Dabei ist der Kampf gegen das mit Biomasse kontaminierte Ballastwasser nur eine Front im Krieg gegen invasive Arten. Neben der drohenden Erwärmung des Klimas gerät das Ökosystem in Küstennähe auch aufgrund der Überdüngung durch die industrielle Landwirtschaft akut aus den Fugen. Nach Ansicht des WWF-Experten Lutter ist es gerade die Kombination der verschiedenen Risikofaktoren – Eutrophie, Klimawandel und Einschleppung fremder Arten, durch die die Gefahr explosionsartiger Vermehrungen einzelner Populationen massiv zunimmt. Durch die Nitratzufuhr in küstennahe Gewässer würden besonders Algen regelrecht gemästet. Lutter forderte daher schon vor Jahren einen Grenzwert von maximal zehn Milligramm Nitrat pro Liter. Bis heute liegt die Grenze oft weitaus höher, mitunter bei 50 Milligramm – selbst für Trinkwasser.

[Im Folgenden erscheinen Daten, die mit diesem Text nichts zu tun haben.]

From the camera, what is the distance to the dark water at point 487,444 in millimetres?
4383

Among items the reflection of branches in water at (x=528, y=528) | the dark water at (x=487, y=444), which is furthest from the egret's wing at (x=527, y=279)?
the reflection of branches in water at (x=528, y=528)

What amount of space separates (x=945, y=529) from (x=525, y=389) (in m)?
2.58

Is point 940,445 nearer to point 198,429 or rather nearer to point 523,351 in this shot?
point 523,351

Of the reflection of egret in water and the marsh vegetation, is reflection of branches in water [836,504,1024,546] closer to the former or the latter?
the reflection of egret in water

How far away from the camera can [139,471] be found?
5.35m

Ende 1998 hatte im schwedischen Kalmar daher eine internationale Expertenkonferenz stattgefunden, von der die Erforschung der Faktoren in Angriff genommen wurde, die zu den immer wieder auftretenden Verseuchungen durch Algen führen. Denn neben anderen invasiven Meeresarten sind es vor allem diese pflanzenartigen Gewächse, von denen Gefahr ausgeht. Die "European Initiative on Harmful Algal Blooms" (Eurohab) setzte sich vier Ziele:

  1. Verständnis der Mechanismen, die die Überwucherung des Planktonmilieus durch bestimmte Arten schädlicher Mikroalgen ermöglichen.
  2. Beurteilung verschiedener natürlicher oder durch Einfluss des Menschen bedingten Ursachen für diese Wucherungen.
  3. Untersuchung der Zusammenhänge zwischen schädlichen Algenwucherungen und Fischbeständen, die ihre Entwicklung begünstigen.
  4. Erstellung von Datenbanken, um die Entwicklung der Phänomene über Zeit und Raum mitzuverfolgen.

Das Projekt, an dem zahlreiche Institute aus mehreren EU-Staaten beteiligt sind, dauert bis heute an.

Dabei wird von den Meeresbiologen vor der Einschleppung fremder Algenarten nicht nur gewarnt. Der Kieler Forscher Martin Wahl vom Leibniz-Institut für Meereswissenschaften bezeichnet Invasionen als "Teil der Geschichte" – auch der Meere. Die Ökosysteme in hiesigen Gewässern veränderten sich derzeit sehr schnell. "Ob das gut ist oder schlecht, das lässt sich nicht sagen", sagt Wahl in deutlicher Abgrenzung zu den Warnungen des WWF und anderer Umweltschutzorganisationen:

Vielleicht sind die invasiven Arten sogar die Rettung. Vielleicht können sie die heimischen Arten, die den Klimawandel nicht überstehen, so ersetzen, dass insgesamt die Dienste des Ökosystems aufrecht erhalten werden.

Martin Wahl in der Reportage Die Spur der Algen

Auch nach Ansicht des Kieler Meeresforschers, der in einem Feldversuch die Auswirkung einer invasiven Rotalgenart auf das Ökosystem in der Nordsee untersucht, ist der Einfall einer fremden Art zwar "a priori beunruhigend". Vor allem dann, wenn die neue Biomasse schneller zulege als die der heimischen Arten. Ob dieser Trend dauerhaft anhalte, das ließe sich aber nicht sagen. Und schließlich könne das Phänomen ja auch genutzt werden. So ließen sich Algen im Meer kultivieren, um sie anschließend an Land zu "verstromen".

Während WWF-Experte Lutter solche Gedankenexperimente grundsätzlich ablehnt, sieht Forscher Wahl darin eine "elegante Lösung" für das Überwucherungsproblem im Meer und das Energieproblem an Land. Entsprechende Forschungsprojekte, so hieß es auf Anfrage beim Leibnitz-Institut, seien mit Unternehmen aus der Privatwirtschaft gestartet.